__Action item 1__.
Answer these questions from the blog post about the Avast boot-time scan:
(a) How many infected files in Java did the scan first find?
(b) What does the scan do after its one-time run?
(c) Which Emco program is the scan compared to?
__Action item 2__. Please carry on the blog post about the Avast boot-time scan from its last sentence.

__Text under study__.
»»

Thursday, January 17, 2013
That Java infection and Avast 7 Antivirus
This shows a Boot-time scan in progress on my other computer, after it found three infected files in Java. It later found and also deleted one other. These were all in files that presumably should have been removed when I uninstalled the Java a few days ago. I'm showing the above in case you're also using Windows 7 SP1 and would like to check your own computer for similar files.
This Boot-time scan done by Avast is a special scan that you can program it to do on a one-time basis, after which it resets itself to normal. The scan is done while a rebooting action is in progress, but before any of the normal Windows files are loaded, so it can find things that would otherwise be unavailable to it after Windows loads. In this respect, it is a lot like Emco's 'MoveOnBoot', because it does its thing in the midst of a rebooting process, after the shutdown, but before the reloading processes for Windows begin again.

««

Collected data:
»»

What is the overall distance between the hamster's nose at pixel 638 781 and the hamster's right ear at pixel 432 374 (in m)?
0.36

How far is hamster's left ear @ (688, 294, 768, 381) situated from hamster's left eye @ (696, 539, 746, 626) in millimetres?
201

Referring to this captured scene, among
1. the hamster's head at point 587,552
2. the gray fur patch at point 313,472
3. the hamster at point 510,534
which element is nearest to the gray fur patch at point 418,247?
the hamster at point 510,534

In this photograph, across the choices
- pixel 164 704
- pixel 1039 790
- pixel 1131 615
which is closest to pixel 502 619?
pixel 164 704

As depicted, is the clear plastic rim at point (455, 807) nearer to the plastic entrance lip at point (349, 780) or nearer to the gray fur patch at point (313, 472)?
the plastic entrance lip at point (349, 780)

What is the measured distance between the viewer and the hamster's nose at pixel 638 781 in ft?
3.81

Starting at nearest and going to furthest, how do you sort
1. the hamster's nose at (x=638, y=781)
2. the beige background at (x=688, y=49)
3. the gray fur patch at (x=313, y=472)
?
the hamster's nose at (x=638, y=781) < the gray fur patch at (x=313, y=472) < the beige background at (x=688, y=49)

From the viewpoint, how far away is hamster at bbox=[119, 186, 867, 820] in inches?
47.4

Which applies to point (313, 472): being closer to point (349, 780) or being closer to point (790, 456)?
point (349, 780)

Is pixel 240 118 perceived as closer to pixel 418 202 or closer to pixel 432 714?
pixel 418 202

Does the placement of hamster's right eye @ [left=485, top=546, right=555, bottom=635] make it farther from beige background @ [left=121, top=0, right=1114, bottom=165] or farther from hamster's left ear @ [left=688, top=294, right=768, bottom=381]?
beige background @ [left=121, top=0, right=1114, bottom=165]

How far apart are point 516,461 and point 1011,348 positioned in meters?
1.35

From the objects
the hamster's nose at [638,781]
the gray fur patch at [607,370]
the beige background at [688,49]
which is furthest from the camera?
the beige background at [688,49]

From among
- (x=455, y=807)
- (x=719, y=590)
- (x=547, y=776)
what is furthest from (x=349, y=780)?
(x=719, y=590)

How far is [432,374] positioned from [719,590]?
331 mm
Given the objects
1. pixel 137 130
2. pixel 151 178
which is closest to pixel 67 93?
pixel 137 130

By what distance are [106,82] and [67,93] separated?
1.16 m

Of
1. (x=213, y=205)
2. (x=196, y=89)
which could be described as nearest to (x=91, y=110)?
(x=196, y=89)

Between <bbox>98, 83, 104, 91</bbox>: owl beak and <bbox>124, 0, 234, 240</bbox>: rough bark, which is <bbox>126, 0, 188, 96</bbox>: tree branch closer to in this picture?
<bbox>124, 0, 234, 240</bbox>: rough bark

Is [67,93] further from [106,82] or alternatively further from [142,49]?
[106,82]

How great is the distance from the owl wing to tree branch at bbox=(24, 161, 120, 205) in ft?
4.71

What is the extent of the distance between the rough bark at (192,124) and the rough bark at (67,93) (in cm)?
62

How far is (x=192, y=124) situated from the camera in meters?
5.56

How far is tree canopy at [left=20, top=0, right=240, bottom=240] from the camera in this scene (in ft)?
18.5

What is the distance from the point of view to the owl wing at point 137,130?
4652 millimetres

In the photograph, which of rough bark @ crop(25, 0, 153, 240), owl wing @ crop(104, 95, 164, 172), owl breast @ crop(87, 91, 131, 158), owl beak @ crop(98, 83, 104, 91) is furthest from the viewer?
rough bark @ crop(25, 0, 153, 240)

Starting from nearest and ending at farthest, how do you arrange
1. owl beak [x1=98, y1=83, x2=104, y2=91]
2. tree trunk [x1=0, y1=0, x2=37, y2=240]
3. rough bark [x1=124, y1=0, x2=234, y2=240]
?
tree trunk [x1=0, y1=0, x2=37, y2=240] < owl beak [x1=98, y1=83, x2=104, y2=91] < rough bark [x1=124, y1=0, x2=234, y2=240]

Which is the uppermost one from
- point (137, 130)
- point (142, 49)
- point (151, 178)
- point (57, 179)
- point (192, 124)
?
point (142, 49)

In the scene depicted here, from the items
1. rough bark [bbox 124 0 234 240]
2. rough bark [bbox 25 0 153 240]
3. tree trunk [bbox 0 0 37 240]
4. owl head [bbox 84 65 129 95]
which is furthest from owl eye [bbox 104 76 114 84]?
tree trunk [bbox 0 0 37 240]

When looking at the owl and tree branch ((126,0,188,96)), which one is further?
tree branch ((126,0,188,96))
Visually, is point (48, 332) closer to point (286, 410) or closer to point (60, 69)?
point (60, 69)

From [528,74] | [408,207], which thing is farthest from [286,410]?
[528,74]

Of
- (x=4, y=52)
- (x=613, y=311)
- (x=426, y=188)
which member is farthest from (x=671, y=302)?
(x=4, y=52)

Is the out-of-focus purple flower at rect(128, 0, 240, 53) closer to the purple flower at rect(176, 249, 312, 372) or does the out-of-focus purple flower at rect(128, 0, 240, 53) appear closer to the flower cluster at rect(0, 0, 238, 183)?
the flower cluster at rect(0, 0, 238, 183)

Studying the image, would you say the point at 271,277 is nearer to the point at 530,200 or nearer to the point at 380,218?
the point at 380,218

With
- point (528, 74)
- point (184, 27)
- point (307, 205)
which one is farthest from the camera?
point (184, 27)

««

__Final answer 1__.
(a) Three.
(b) It resets itself to normal.
(c) 'MoveOnBoot'.

__Final answer 2__.
It works very well, and there's only one problem with it - it takes so long to do it, you could reformat your drive and re-install the operating system from scratch, and be up and running again long before this scan finishes on a computer which has a dual-boot setup (two separate operating systems) and a
'Windows Old' folder from a previous installation of Windows. But I wanted to try it, and from this, I've discovered where to look in this other computer to find any similar infections. So it wasn't exactly a waste of time. It just took too long.